Data for this exercise »
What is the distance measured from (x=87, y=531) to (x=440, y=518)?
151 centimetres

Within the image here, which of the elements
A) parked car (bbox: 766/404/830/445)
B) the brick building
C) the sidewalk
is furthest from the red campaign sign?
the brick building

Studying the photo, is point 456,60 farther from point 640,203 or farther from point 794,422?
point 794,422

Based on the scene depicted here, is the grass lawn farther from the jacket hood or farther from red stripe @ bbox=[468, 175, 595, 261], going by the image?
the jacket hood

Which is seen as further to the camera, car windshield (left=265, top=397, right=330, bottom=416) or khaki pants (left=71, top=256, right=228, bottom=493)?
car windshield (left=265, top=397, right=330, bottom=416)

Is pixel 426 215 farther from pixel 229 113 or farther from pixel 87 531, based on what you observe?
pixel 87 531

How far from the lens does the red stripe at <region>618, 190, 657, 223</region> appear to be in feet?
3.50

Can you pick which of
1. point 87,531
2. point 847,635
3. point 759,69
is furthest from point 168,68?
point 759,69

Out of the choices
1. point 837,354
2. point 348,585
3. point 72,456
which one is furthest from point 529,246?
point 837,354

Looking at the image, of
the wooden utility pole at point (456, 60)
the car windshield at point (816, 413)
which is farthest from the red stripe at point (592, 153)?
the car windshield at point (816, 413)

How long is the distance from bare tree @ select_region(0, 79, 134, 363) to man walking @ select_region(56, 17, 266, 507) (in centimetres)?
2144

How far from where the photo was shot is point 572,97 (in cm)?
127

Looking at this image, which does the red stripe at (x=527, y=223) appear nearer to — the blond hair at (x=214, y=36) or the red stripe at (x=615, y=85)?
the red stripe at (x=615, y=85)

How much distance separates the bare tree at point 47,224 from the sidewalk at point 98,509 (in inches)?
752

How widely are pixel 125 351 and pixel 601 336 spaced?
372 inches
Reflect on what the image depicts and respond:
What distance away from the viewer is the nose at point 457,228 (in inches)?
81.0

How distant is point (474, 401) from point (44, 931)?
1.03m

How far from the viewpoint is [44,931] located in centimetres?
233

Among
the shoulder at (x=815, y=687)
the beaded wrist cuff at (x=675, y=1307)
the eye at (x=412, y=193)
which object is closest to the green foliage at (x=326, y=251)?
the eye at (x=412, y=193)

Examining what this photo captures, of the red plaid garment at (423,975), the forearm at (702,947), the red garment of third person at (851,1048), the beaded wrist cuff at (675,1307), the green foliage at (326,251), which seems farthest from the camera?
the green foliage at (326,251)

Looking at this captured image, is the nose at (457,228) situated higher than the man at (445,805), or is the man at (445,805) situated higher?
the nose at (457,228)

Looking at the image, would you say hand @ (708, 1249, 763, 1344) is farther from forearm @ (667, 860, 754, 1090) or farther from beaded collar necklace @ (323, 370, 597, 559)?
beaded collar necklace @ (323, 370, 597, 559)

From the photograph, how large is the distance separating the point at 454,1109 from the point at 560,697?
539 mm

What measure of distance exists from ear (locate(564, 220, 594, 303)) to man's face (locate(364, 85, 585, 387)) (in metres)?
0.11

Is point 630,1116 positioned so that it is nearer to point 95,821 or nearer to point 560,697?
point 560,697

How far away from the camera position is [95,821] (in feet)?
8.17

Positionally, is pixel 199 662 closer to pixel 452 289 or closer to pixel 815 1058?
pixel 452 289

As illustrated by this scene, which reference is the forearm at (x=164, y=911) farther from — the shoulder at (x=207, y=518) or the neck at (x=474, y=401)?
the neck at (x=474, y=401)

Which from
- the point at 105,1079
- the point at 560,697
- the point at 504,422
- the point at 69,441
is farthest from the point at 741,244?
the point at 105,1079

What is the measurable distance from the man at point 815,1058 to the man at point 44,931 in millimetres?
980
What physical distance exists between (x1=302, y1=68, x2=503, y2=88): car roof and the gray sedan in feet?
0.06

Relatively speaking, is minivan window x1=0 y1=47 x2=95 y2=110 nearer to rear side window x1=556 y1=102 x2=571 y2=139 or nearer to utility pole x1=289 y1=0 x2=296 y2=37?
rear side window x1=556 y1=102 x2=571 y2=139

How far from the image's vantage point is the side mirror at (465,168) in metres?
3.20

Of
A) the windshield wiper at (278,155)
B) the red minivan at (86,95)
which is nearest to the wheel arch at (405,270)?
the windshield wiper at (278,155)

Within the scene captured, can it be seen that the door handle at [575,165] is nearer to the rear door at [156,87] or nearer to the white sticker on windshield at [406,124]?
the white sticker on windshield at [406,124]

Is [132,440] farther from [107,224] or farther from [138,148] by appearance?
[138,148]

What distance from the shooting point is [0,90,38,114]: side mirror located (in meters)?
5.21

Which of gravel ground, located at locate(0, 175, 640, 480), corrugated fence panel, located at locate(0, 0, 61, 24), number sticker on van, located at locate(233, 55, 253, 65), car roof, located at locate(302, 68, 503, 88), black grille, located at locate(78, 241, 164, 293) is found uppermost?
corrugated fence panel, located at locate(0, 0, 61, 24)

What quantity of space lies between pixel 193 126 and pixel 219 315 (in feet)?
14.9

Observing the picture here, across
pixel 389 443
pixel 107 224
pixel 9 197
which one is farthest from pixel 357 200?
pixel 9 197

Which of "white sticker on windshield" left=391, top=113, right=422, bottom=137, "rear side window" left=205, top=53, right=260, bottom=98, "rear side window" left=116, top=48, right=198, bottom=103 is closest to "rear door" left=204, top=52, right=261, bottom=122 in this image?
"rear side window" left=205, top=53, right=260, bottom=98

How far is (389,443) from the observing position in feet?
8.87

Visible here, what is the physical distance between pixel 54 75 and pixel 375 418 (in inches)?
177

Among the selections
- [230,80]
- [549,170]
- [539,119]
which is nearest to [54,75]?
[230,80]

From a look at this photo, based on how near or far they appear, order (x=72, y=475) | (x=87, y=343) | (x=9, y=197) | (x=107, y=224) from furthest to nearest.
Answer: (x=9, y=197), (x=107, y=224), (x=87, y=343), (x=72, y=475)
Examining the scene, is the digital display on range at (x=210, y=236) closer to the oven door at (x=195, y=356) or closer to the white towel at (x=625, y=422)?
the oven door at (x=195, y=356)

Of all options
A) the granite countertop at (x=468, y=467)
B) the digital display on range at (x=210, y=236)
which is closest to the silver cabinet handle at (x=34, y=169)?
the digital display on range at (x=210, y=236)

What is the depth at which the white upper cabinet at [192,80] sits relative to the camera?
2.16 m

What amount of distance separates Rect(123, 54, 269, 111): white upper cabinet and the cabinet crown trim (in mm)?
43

Problem requirements » Return all of the data precisely as it appears.

Result »
What is the distance measured from (x=87, y=531) to (x=440, y=518)?
151 centimetres

Within the image here, which of the elements
A) parked car (bbox: 766/404/830/445)
B) the brick building
C) the sidewalk
is furthest from the red campaign sign?
the brick building

Studying the photo, is point 456,60 farther from point 640,203 or farther from point 794,422?
point 794,422

Based on the scene depicted here, is the grass lawn farther from the jacket hood or farther from red stripe @ bbox=[468, 175, 595, 261], going by the image?
the jacket hood

Which is seen as further to the camera, car windshield (left=265, top=397, right=330, bottom=416) or khaki pants (left=71, top=256, right=228, bottom=493)?
car windshield (left=265, top=397, right=330, bottom=416)

Is pixel 426 215 farther from pixel 229 113 or farther from pixel 87 531, based on what you observe?
pixel 87 531

How far from the lens does the red stripe at <region>618, 190, 657, 223</region> appear to be in feet?
3.50

Can you pick which of
1. point 87,531
2. point 847,635
3. point 759,69
is furthest from point 168,68?
point 759,69

Out of the choices
1. point 837,354
2. point 348,585
3. point 72,456
which one is furthest from point 529,246?
point 837,354

Looking at the image, of
the wooden utility pole at point (456, 60)
the car windshield at point (816, 413)
which is farthest from the red stripe at point (592, 153)?
the car windshield at point (816, 413)

How long is the distance from bare tree @ select_region(0, 79, 134, 363) to man walking @ select_region(56, 17, 266, 507) (in centimetres)?
2144

How far from where the photo was shot is point 572,97 (in cm)?
127

Looking at this image, which does the red stripe at (x=527, y=223) appear nearer to — the blond hair at (x=214, y=36) or the red stripe at (x=615, y=85)?
the red stripe at (x=615, y=85)

How much distance separates the bare tree at point 47,224 from the sidewalk at point 98,509 (in inches)?
752

How widely are pixel 125 351 and pixel 601 336 spaced?
372 inches
Reflect on what the image depicts and respond:
What distance away from the viewer is the nose at point 457,228 (in inches)?
81.0

How distant is point (474, 401) from point (44, 931)?
1.03m

How far from the viewpoint is [44,931] located in centimetres?
233

Among
the shoulder at (x=815, y=687)
the beaded wrist cuff at (x=675, y=1307)
the eye at (x=412, y=193)
which object is closest to the green foliage at (x=326, y=251)?
the eye at (x=412, y=193)

Examining what this photo captures, of the red plaid garment at (423,975), the forearm at (702,947), the red garment of third person at (851,1048), the beaded wrist cuff at (675,1307), the green foliage at (326,251), which seems farthest from the camera?
the green foliage at (326,251)

Looking at this captured image, is the nose at (457,228) situated higher than the man at (445,805), or is the man at (445,805) situated higher?
the nose at (457,228)

Looking at the image, would you say hand @ (708, 1249, 763, 1344) is farther from forearm @ (667, 860, 754, 1090) or farther from beaded collar necklace @ (323, 370, 597, 559)?
beaded collar necklace @ (323, 370, 597, 559)

From the photograph, how large is the distance separating the point at 454,1109 from the point at 560,697?
539 mm

What measure of distance exists from ear (locate(564, 220, 594, 303)) to man's face (locate(364, 85, 585, 387)) (in metres)?
0.11

Is point 630,1116 positioned so that it is nearer to point 95,821 or nearer to point 560,697?
point 560,697

How far away from the camera position is [95,821] (in feet)?
8.17

Positionally, is pixel 199 662 closer to pixel 452 289 or closer to pixel 815 1058?
pixel 452 289

As illustrated by this scene, which reference is the forearm at (x=164, y=911) farther from — the shoulder at (x=207, y=518) or the neck at (x=474, y=401)?
the neck at (x=474, y=401)

Which from
- the point at 105,1079
- the point at 560,697
- the point at 504,422
- the point at 69,441
is farthest from the point at 741,244?
the point at 105,1079

What is the measurable distance from the man at point 815,1058 to the man at point 44,931 in millimetres?
980
What physical distance exists between (x1=302, y1=68, x2=503, y2=88): car roof and the gray sedan in feet?
0.06

Relatively speaking, is minivan window x1=0 y1=47 x2=95 y2=110 nearer to rear side window x1=556 y1=102 x2=571 y2=139 or nearer to utility pole x1=289 y1=0 x2=296 y2=37?
rear side window x1=556 y1=102 x2=571 y2=139

How far from the image's vantage point is the side mirror at (465,168) in metres?
3.20

Of
A) the windshield wiper at (278,155)
B) the red minivan at (86,95)
which is nearest to the wheel arch at (405,270)?
the windshield wiper at (278,155)

Within the scene captured, can it be seen that the door handle at [575,165] is nearer to the rear door at [156,87] or nearer to the white sticker on windshield at [406,124]?
the white sticker on windshield at [406,124]

Is [132,440] farther from [107,224] or farther from [138,148] by appearance?
[138,148]

What distance from the shooting point is [0,90,38,114]: side mirror located (in meters)?
5.21

Which of gravel ground, located at locate(0, 175, 640, 480), corrugated fence panel, located at locate(0, 0, 61, 24), number sticker on van, located at locate(233, 55, 253, 65), car roof, located at locate(302, 68, 503, 88), black grille, located at locate(78, 241, 164, 293) is found uppermost?
corrugated fence panel, located at locate(0, 0, 61, 24)

What quantity of space lies between pixel 193 126 and pixel 219 315 (in feet)?
14.9

Observing the picture here, across
pixel 389 443
pixel 107 224
pixel 9 197
which one is farthest from pixel 357 200?
pixel 9 197

Which of "white sticker on windshield" left=391, top=113, right=422, bottom=137, "rear side window" left=205, top=53, right=260, bottom=98, "rear side window" left=116, top=48, right=198, bottom=103 is closest to "rear door" left=204, top=52, right=261, bottom=122 in this image?
"rear side window" left=205, top=53, right=260, bottom=98

How far is (389,443) from the observing position in feet?
8.87

Visible here, what is the physical distance between pixel 54 75 and pixel 375 418 (in inches)?
177

Among the selections
- [230,80]
- [549,170]
- [539,119]
which is nearest to [54,75]?
[230,80]

From a look at this photo, based on how near or far they appear, order (x=72, y=475) | (x=87, y=343) | (x=9, y=197) | (x=107, y=224) from furthest to nearest.
Answer: (x=9, y=197), (x=107, y=224), (x=87, y=343), (x=72, y=475)
Examining the scene, is the digital display on range at (x=210, y=236) closer to the oven door at (x=195, y=356) or closer to the white towel at (x=625, y=422)?
the oven door at (x=195, y=356)

Of all options
A) the granite countertop at (x=468, y=467)
B) the digital display on range at (x=210, y=236)
which is closest to the silver cabinet handle at (x=34, y=169)?
the digital display on range at (x=210, y=236)

What is the depth at which the white upper cabinet at [192,80] sits relative to the camera?
2.16 m

What amount of distance separates Rect(123, 54, 269, 111): white upper cabinet and the cabinet crown trim (in mm)?
43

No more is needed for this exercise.